Solid Geometry – Problem 22: Find and that maximize the cone’s volume, and give the maximum volume

A right circular cone is inscribed in a sphere of radius $R$. The cone’s axis passes through the sphere center, and its vertex is at the “north pole” of the sphere. Let $h$ be the cone’s height and $r$ its base radius.

(1) Express $r$ in terms of $h$ and $R$.

(2) Find $h$ and $r$ that maximize the cone’s volume, and give the maximum volume.

Set up a coordinate system with the sphere center $O$ at the origin and the axis as the $z$-axis. Then the sphere is $$x^2+y^2+z^2=R^2.$$ Let the cone’s vertex be $V(0,0,R)$. If the cone has height $h$, then its base plane is $$z=R-h.$$ The base circle lies on the sphere, so at $z=R-h$ we have $$r^2=x^2+y^2=R^2-(R-h)^2=2Rh-h^2.$$ This proves (1).

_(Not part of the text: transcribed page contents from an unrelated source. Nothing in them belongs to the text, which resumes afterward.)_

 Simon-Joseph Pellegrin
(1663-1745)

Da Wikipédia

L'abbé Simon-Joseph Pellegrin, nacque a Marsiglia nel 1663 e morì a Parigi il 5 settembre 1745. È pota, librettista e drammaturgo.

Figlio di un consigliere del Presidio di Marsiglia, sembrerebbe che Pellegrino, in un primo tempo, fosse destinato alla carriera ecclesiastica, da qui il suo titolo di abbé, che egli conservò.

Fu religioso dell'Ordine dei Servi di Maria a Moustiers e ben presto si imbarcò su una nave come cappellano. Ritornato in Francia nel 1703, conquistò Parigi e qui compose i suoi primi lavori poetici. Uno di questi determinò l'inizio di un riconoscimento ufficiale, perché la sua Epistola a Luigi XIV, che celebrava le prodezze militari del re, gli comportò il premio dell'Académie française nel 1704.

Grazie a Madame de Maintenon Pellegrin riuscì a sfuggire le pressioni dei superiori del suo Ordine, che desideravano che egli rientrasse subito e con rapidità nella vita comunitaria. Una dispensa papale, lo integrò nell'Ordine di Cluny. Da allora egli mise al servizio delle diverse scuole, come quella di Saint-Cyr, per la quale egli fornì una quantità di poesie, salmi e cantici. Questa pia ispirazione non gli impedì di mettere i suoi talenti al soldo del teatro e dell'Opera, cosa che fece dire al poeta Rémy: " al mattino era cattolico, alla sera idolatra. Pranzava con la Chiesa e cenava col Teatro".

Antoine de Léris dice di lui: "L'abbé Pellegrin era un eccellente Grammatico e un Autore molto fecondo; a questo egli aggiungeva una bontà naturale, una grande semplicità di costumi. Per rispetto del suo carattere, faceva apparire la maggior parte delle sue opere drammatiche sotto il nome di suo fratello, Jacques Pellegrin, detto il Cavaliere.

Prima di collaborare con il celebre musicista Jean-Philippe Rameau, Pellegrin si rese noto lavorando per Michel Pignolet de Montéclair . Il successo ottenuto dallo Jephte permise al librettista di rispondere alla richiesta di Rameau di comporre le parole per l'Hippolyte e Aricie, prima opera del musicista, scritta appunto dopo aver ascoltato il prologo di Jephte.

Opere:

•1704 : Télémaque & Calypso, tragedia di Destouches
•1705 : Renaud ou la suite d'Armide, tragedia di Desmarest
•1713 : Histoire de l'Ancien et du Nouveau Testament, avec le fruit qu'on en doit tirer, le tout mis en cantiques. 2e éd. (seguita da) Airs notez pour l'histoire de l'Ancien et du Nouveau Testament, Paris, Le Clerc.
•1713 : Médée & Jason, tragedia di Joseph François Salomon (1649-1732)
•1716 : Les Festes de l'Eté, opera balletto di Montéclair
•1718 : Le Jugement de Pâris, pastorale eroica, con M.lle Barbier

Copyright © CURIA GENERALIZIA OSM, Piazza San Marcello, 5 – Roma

(2) The cone volume is $$V(h)=\frac13\pi r^2h=\frac13\pi(2Rh-h^2)h=\frac13\pi(2Rh^2-h^3),\qquad 0<h<2R.$$ Differentiate: $$V'(h)=\frac13\pi(4Rh-3h^2)=\frac13\pi h(4R-3h).$$ So the maximum occurs at $h=\frac{4R}{3}$. Substitute into $r^2=2Rh-h^2$: $$r^2=2R\cdot\frac{4R}{3}-\left(\frac{4R}{3}\right)^2=\frac{8R^2}{9},\quad r=\frac{2\sqrt2}{3}R.$$ The maximum volume is $$V_{\max}=\frac13\pi\cdot\frac{8R^2}{9}\cdot\frac{4R}{3}=\frac{32}{81}\pi R^3.$$

$r^2=2Rh-h^2$. The maximum volume occurs at $h=\dfrac{4R}{3}$, $r=\dfrac{2\sqrt2}{3}R$, and $V_{\max}=\dfrac{32}{81}\pi R^3$.